1

I am working with NLTK and I would like to find all sentences that include a given set of key words. For example, it is currently [x for x in tokenized_sent if 'key_word1' and 'key_word2' and 'key_word3' in x]. I would like to set it up so that a user can input any number of words that can then be set equal to these key words separated by and.

I have tried something like inserting user_input_list = ['key_word1','key_word2'] by writing [x for x in tokenized_sent if user_input_list[0] and user_input_list[1] in x] which works but there has got to be a better way, especially a way to handle any given number of words to look for. Thanks.

Phife
  • 31
  • 3
  • 2
    Does this answer your question? [Why does \`a == b or c or d\` always evaluate to True?](https://stackoverflow.com/questions/20002503/why-does-a-b-or-c-or-d-always-evaluate-to-true) – quamrana Dec 16 '20 at 14:53

3 Answers3

2

You can utilize set subsets. Make the user input list a set and see if it is a subset of your key words.

** Recorded data **
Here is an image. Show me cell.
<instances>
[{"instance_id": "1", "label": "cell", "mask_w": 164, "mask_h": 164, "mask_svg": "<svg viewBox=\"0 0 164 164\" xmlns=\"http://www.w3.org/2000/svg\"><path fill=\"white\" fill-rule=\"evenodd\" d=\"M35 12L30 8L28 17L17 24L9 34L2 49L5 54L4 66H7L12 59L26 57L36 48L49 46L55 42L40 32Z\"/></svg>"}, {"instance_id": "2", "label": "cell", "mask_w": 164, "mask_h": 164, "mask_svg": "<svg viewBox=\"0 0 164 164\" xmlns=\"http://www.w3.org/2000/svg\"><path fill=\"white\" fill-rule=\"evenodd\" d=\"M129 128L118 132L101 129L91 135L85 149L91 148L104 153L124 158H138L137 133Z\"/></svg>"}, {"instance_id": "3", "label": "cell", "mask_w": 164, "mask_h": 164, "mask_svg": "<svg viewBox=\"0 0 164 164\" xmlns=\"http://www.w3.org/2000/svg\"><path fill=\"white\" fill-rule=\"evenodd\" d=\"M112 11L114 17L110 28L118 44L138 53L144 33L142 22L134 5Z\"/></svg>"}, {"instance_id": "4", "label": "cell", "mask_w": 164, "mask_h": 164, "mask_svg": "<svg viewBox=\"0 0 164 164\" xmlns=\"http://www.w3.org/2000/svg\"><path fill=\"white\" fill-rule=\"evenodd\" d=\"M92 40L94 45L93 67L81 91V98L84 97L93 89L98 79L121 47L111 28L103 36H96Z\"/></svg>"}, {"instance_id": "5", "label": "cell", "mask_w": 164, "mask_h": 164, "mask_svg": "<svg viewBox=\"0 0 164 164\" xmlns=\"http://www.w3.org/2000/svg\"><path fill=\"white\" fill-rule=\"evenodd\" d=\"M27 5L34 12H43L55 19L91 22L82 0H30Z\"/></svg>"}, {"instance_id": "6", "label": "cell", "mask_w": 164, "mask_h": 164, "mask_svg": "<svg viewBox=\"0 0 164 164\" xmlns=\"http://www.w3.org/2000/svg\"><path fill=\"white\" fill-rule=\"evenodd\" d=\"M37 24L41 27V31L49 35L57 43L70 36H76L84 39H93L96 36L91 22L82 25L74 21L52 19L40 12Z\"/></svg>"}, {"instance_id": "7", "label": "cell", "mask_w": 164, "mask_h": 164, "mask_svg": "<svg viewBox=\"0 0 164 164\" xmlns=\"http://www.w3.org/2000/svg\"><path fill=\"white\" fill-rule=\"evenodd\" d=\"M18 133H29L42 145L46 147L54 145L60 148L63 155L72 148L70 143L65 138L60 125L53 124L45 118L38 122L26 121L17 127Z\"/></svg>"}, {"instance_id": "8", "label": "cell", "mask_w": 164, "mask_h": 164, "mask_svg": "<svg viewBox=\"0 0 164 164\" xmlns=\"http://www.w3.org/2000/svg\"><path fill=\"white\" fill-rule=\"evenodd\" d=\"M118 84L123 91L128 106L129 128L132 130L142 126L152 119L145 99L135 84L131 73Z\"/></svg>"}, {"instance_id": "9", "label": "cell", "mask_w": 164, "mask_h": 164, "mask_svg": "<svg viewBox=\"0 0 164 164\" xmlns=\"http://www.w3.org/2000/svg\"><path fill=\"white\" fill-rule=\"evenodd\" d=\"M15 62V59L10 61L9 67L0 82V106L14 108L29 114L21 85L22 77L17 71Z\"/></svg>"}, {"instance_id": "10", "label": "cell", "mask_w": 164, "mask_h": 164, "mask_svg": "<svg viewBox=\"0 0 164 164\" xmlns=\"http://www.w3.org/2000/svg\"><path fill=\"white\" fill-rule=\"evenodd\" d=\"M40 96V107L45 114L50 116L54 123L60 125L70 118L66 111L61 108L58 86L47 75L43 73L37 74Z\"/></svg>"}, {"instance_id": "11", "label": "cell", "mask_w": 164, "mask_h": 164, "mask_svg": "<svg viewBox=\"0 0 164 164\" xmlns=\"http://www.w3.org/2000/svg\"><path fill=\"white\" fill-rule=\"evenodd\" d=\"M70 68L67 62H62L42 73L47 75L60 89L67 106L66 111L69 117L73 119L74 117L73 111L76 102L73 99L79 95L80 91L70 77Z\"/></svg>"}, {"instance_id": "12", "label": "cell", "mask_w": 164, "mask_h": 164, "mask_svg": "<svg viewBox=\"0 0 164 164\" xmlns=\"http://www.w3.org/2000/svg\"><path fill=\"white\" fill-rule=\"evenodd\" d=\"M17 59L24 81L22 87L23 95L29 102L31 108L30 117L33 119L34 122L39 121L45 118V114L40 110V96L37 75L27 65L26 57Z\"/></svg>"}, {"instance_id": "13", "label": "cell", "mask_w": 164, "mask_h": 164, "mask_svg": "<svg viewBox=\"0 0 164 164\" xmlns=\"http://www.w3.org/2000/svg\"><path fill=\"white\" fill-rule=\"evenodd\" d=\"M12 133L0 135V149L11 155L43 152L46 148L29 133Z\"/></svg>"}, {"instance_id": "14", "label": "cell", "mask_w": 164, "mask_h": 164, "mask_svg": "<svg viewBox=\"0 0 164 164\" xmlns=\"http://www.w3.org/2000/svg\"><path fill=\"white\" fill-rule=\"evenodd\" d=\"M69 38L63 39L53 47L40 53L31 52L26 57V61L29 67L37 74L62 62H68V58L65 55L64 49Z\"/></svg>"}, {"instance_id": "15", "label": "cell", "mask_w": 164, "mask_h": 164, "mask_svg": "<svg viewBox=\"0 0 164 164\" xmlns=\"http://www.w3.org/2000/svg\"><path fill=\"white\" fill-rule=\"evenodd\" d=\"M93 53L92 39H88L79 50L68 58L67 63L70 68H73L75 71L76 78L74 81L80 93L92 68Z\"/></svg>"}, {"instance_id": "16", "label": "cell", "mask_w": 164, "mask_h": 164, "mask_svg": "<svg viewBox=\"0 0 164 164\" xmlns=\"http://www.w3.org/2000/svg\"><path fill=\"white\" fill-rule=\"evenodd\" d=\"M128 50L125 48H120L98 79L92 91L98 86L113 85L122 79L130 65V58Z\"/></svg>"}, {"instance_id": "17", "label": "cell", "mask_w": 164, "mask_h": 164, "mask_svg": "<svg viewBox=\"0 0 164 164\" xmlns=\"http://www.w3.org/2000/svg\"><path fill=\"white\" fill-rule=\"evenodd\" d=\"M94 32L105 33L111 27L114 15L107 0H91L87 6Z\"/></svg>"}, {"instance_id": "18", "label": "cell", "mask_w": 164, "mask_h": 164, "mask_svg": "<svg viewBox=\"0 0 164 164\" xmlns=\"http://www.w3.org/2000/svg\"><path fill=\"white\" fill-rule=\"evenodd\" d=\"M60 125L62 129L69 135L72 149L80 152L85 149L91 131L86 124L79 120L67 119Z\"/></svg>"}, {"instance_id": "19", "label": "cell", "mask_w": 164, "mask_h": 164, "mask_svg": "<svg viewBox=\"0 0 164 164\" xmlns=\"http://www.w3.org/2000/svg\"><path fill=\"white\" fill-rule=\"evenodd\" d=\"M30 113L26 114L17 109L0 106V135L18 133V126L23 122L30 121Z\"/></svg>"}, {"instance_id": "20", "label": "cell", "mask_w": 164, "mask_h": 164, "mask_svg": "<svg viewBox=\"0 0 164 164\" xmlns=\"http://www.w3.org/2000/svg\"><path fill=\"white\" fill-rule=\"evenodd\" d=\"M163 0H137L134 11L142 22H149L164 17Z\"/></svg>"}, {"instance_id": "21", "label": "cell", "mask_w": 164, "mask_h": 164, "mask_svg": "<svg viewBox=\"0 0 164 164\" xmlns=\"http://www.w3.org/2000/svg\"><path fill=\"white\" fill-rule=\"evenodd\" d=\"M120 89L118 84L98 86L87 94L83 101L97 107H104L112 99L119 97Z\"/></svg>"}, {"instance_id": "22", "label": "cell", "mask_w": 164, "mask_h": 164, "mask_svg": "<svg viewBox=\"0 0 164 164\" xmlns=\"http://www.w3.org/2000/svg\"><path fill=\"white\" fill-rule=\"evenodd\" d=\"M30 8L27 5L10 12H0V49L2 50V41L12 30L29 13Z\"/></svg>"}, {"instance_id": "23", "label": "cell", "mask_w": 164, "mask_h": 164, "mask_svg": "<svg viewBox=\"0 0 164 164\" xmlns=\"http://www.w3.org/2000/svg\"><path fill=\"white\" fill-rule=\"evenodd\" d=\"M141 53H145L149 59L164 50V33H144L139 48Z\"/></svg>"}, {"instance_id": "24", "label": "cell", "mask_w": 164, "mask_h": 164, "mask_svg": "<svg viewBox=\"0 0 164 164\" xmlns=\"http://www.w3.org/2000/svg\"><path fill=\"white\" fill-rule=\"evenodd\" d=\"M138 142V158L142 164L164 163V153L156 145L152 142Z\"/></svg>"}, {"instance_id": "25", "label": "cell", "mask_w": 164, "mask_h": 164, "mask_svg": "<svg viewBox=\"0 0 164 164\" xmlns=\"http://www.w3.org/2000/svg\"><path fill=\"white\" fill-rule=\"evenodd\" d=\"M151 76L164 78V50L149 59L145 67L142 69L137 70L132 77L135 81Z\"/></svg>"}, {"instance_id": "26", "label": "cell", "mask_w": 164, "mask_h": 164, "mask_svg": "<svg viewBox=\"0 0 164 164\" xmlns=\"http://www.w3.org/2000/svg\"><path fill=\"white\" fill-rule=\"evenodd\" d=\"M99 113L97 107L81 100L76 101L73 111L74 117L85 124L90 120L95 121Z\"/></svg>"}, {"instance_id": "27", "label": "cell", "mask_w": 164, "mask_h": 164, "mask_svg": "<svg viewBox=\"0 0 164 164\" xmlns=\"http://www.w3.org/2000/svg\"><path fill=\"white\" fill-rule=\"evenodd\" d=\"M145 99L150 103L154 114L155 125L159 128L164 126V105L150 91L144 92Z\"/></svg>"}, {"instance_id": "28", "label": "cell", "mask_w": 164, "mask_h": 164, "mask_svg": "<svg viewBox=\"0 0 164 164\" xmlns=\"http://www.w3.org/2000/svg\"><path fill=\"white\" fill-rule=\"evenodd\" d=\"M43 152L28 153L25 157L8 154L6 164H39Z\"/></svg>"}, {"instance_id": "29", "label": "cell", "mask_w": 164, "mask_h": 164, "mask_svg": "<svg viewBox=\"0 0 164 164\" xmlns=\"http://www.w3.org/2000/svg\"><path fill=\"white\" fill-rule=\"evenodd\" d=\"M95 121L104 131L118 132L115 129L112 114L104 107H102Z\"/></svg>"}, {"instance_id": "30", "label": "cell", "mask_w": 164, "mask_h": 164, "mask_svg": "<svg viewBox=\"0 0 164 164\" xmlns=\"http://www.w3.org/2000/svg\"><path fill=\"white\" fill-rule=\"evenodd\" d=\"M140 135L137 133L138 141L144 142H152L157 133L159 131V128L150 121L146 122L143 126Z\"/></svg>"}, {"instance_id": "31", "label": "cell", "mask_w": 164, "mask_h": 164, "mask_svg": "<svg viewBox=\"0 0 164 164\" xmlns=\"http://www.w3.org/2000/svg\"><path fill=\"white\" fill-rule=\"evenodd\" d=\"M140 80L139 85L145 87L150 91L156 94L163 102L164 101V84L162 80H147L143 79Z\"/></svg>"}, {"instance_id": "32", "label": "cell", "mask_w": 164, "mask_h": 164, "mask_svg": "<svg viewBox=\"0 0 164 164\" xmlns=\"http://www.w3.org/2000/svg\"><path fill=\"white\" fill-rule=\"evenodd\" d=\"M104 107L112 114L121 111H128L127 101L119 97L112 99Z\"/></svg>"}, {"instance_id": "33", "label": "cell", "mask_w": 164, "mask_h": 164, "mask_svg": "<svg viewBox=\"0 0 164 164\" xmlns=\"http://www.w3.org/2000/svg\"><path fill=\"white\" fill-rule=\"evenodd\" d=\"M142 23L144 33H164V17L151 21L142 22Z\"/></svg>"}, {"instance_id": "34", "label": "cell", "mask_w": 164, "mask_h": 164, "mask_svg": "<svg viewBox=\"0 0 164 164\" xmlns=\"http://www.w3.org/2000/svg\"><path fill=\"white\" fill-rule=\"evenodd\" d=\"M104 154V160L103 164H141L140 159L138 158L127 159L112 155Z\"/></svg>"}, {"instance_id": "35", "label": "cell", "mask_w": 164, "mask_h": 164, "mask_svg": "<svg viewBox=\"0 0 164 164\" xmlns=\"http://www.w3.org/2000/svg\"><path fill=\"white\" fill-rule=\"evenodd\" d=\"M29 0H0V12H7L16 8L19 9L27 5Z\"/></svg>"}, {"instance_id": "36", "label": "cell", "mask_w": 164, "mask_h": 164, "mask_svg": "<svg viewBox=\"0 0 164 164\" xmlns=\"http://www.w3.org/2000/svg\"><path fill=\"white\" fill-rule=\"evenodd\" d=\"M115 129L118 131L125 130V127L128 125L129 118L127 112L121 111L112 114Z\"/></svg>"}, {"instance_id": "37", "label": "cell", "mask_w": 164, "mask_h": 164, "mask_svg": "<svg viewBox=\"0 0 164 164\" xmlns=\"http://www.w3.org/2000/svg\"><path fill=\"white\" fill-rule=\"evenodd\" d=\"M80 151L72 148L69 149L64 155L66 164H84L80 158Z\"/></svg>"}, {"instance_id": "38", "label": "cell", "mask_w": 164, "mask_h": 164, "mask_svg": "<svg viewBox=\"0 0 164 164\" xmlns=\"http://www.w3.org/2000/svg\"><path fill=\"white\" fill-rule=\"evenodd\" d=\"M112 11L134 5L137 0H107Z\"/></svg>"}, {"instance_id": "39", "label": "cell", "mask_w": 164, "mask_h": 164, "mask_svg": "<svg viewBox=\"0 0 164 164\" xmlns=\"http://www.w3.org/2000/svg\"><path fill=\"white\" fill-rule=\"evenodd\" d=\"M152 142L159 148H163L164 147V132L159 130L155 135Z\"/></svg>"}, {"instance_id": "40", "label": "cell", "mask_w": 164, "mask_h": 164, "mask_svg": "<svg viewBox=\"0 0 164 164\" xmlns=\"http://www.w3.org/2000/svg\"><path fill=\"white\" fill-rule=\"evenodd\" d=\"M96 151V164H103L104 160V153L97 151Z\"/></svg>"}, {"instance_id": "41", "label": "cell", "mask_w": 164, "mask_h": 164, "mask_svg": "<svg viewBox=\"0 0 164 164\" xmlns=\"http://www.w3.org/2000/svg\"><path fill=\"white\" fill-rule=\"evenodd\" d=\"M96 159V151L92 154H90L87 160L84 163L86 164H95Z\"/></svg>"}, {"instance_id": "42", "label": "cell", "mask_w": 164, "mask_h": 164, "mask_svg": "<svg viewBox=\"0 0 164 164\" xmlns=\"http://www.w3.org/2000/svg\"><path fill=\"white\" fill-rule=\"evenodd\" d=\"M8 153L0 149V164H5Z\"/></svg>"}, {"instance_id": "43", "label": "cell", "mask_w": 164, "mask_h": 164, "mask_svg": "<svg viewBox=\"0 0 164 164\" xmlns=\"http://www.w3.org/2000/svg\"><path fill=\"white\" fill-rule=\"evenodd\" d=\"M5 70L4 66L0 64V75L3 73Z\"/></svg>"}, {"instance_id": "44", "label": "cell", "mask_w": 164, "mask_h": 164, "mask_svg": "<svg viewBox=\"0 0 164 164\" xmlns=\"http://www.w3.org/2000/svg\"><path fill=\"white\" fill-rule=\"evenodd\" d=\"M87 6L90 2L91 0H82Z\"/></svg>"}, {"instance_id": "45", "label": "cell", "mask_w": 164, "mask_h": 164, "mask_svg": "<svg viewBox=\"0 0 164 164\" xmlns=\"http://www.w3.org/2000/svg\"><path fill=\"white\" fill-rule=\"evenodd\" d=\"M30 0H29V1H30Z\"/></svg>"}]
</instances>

** What you are asked to do **
Copy out in full, without any changes, the forum thread above about finding sentences that contain every word in a user-supplied keyword list.

** Output below **
1

I am working with NLTK and I would like to find all sentences that include a given set of key words. For example, it is currently [x for x in tokenized_sent if 'key_word1' and 'key_word2' and 'key_word3' in x]. I would like to set it up so that a user can input any number of words that can then be set equal to these key words separated by and.

I have tried something like inserting user_input_list = ['key_word1','key_word2'] by writing [x for x in tokenized_sent if user_input_list[0] and user_input_list[1] in x] which works but there has got to be a better way, especially a way to handle any given number of words to look for. Thanks.

Phife
  • 31
  • 3
  • 2
    Does this answer your question? [Why does \`a == b or c or d\` always evaluate to True?](https://stackoverflow.com/questions/20002503/why-does-a-b-or-c-or-d-always-evaluate-to-true) – quamrana Dec 16 '20 at 14:53

3 Answers3

2

You can utilize set subsets. Make the user input list a set and see if it is a subset of your key words.